───── Task material
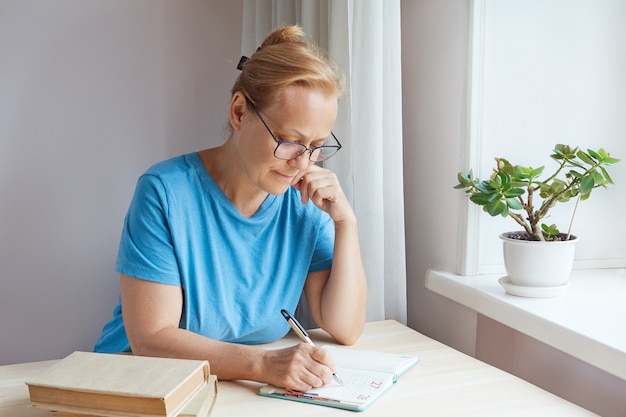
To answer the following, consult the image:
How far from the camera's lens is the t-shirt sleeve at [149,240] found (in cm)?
131

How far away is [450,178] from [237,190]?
1.92ft

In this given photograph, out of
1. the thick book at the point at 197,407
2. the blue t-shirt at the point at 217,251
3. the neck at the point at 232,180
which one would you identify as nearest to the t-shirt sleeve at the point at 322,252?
the blue t-shirt at the point at 217,251

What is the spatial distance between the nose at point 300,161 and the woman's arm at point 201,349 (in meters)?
0.33

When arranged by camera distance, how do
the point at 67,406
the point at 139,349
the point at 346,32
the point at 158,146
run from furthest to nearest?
the point at 158,146
the point at 346,32
the point at 139,349
the point at 67,406

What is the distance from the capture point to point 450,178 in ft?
5.77

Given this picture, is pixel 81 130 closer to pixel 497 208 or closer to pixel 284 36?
pixel 284 36

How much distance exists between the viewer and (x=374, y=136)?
5.61ft

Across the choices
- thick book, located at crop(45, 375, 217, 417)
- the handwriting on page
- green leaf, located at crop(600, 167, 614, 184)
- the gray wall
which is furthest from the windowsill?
the gray wall

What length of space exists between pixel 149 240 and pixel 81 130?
1.04 m

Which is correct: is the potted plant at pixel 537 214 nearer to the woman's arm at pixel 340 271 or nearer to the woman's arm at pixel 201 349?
the woman's arm at pixel 340 271

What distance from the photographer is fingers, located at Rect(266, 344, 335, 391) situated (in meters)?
1.18

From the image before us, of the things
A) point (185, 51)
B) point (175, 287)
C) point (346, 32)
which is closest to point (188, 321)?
point (175, 287)

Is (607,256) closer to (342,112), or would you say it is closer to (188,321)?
(342,112)

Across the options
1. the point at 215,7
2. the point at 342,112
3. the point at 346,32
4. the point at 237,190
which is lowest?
the point at 237,190
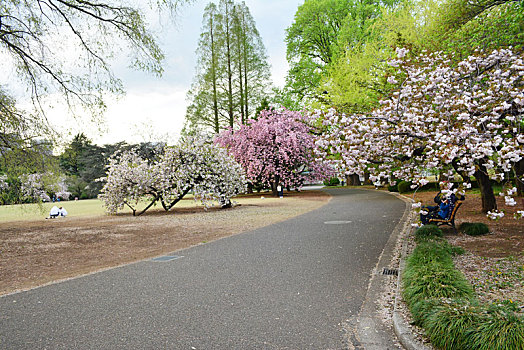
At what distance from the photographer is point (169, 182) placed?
17.6 m

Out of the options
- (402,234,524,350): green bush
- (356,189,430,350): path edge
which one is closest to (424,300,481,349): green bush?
(402,234,524,350): green bush

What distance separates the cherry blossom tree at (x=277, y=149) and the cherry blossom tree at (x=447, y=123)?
1932 cm

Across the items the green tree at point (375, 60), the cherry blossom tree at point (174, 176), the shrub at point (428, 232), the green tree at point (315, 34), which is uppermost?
the green tree at point (315, 34)

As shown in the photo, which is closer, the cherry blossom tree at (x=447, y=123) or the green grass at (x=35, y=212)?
the cherry blossom tree at (x=447, y=123)

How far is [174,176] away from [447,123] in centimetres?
1399

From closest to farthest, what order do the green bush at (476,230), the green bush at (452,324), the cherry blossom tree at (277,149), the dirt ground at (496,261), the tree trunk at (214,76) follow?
the green bush at (452,324)
the dirt ground at (496,261)
the green bush at (476,230)
the cherry blossom tree at (277,149)
the tree trunk at (214,76)

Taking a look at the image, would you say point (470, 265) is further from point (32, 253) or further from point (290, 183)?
point (290, 183)

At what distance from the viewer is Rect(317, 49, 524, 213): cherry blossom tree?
495cm

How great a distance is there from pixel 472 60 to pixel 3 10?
12.6 metres

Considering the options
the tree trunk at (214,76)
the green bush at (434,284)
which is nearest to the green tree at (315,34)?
the tree trunk at (214,76)

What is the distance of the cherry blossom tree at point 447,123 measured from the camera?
16.2 ft

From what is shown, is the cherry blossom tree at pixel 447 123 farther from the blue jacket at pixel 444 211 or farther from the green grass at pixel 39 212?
the green grass at pixel 39 212

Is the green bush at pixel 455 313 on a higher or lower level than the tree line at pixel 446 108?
lower

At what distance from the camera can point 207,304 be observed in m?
4.34
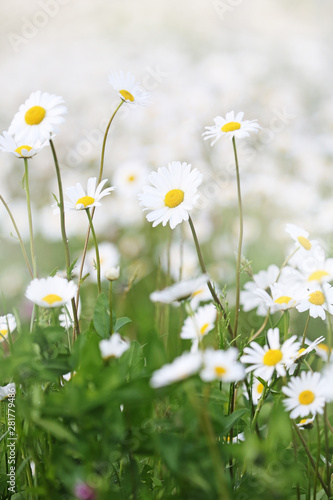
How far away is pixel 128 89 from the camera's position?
0.56 m

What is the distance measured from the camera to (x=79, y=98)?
7.92 ft

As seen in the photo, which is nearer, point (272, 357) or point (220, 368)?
point (220, 368)

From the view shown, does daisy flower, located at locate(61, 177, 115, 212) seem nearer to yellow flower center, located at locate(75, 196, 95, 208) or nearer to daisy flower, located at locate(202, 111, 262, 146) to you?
yellow flower center, located at locate(75, 196, 95, 208)

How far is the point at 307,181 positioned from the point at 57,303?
1.43 metres

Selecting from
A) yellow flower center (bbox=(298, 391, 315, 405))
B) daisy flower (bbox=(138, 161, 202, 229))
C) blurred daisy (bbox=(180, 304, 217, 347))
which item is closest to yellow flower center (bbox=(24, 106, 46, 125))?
daisy flower (bbox=(138, 161, 202, 229))

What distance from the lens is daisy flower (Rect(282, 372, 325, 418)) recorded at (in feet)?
1.39

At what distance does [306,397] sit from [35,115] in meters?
0.33

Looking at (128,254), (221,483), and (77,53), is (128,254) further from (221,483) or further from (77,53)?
(77,53)

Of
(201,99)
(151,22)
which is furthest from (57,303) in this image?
(151,22)

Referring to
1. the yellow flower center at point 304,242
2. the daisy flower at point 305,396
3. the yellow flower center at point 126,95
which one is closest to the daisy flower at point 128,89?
the yellow flower center at point 126,95

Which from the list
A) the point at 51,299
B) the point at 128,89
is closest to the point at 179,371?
the point at 51,299

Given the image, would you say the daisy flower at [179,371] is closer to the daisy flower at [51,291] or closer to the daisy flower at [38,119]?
──────────
Required work >> Update all of the lines above by changing "consult the image" to "refer to the image" and keeping everything else the same. Omit the pictures from your answer.

Answer to the problem >>
To answer the following, refer to the image:
How far from the camera's lens is the t-shirt sleeve at [149,240] found (in cm)?
131

How far away is [450,178] from [237,190]?
1.92ft

In this given photograph, out of
1. the thick book at the point at 197,407
2. the blue t-shirt at the point at 217,251
3. the neck at the point at 232,180
which one would you identify as nearest to the t-shirt sleeve at the point at 322,252?
the blue t-shirt at the point at 217,251

What is the spatial distance between the nose at point 300,161 and the woman's arm at point 201,349 (in meters)?
0.33

When arranged by camera distance, how do
the point at 67,406
the point at 139,349
the point at 346,32
the point at 158,146
run from furthest to nearest?
the point at 158,146
the point at 346,32
the point at 139,349
the point at 67,406

What is the distance from the capture point to point 450,178 in ft?
5.77

Given this picture, is pixel 81 130 closer to pixel 497 208 or closer to pixel 284 36?
pixel 284 36

How much distance exists between the viewer and (x=374, y=136)?
5.61ft

Across the choices
- thick book, located at crop(45, 375, 217, 417)
- the handwriting on page
- green leaf, located at crop(600, 167, 614, 184)
- the gray wall
which is furthest from the windowsill?
the gray wall

What length of space exists between pixel 149 240 and pixel 81 130?
1.04 m

Which is correct: is the potted plant at pixel 537 214 nearer to the woman's arm at pixel 340 271 or nearer to the woman's arm at pixel 201 349?
the woman's arm at pixel 340 271

What distance from the photographer is fingers, located at Rect(266, 344, 335, 391) situated (in meters)?
1.18

From the image before us, of the things
A) point (185, 51)
B) point (175, 287)
C) point (346, 32)
which is closest to point (188, 321)?
point (175, 287)

Is (607,256) closer to (342,112), or would you say it is closer to (188,321)?
(342,112)

Across the options
1. the point at 215,7
2. the point at 342,112
3. the point at 346,32
4. the point at 237,190
which is lowest?
the point at 237,190
At what distance from the photographer is point (169, 182) placed?
17.6 m

Out of the options
- (402,234,524,350): green bush
- (356,189,430,350): path edge
which one is closest to (424,300,481,349): green bush?
(402,234,524,350): green bush

What distance separates the cherry blossom tree at (x=277, y=149) and the cherry blossom tree at (x=447, y=123)?
1932 cm

Across the items the green tree at point (375, 60), the cherry blossom tree at point (174, 176), the shrub at point (428, 232), the green tree at point (315, 34), which is uppermost?
the green tree at point (315, 34)

As shown in the photo, which is closer, the cherry blossom tree at (x=447, y=123) or the green grass at (x=35, y=212)?
the cherry blossom tree at (x=447, y=123)

How far is [174,176] away from [447,123] in centimetres?
1399

From closest to farthest, what order do the green bush at (476,230), the green bush at (452,324), the cherry blossom tree at (277,149), the dirt ground at (496,261), the tree trunk at (214,76) follow?
the green bush at (452,324)
the dirt ground at (496,261)
the green bush at (476,230)
the cherry blossom tree at (277,149)
the tree trunk at (214,76)

Taking a look at the image, would you say point (470, 265) is further from point (32, 253) or further from point (290, 183)?
point (290, 183)

At what distance from the viewer is Rect(317, 49, 524, 213): cherry blossom tree?
495cm

How great a distance is there from pixel 472 60 to pixel 3 10?
12.6 metres

Considering the options
the tree trunk at (214,76)
the green bush at (434,284)
which is nearest to the green tree at (315,34)?
the tree trunk at (214,76)

What is the distance of the cherry blossom tree at point 447,123 measured from the camera?
16.2 ft

From what is shown, is the cherry blossom tree at pixel 447 123 farther from the blue jacket at pixel 444 211 or farther from the green grass at pixel 39 212?
the green grass at pixel 39 212

Is the green bush at pixel 455 313 on a higher or lower level than the tree line at pixel 446 108?
lower

At what distance from the camera can point 207,304 be observed in m?
4.34
How far away is pixel 128 89 from the camera's position?
0.56 m

What is the distance measured from the camera to (x=79, y=98)?
7.92 ft

As seen in the photo, which is nearer, point (272, 357) or point (220, 368)?
point (220, 368)

From the view shown, does daisy flower, located at locate(61, 177, 115, 212) seem nearer to yellow flower center, located at locate(75, 196, 95, 208) or nearer to daisy flower, located at locate(202, 111, 262, 146) to you?
yellow flower center, located at locate(75, 196, 95, 208)

How far is the point at 307,181 positioned from the point at 57,303?
1.43 metres

Selecting from
A) yellow flower center (bbox=(298, 391, 315, 405))
B) daisy flower (bbox=(138, 161, 202, 229))
C) blurred daisy (bbox=(180, 304, 217, 347))
which item is closest to yellow flower center (bbox=(24, 106, 46, 125))?
daisy flower (bbox=(138, 161, 202, 229))

What distance from the lens is daisy flower (Rect(282, 372, 325, 418)) recorded at (in feet)?
1.39

At what distance does [306,397] sit from [35,115] in meters?
0.33

Looking at (128,254), (221,483), and (77,53), is (128,254) further from (221,483) or further from (77,53)?
(77,53)

Of
(201,99)
(151,22)
which is furthest from (57,303) in this image?
(151,22)

Referring to
1. the yellow flower center at point 304,242
2. the daisy flower at point 305,396
3. the yellow flower center at point 126,95
which one is closest to the daisy flower at point 128,89?
the yellow flower center at point 126,95

Which from the list
A) the point at 51,299
B) the point at 128,89
is closest to the point at 179,371?
the point at 51,299

Given the image, would you say the daisy flower at [179,371] is closer to the daisy flower at [51,291] or closer to the daisy flower at [38,119]?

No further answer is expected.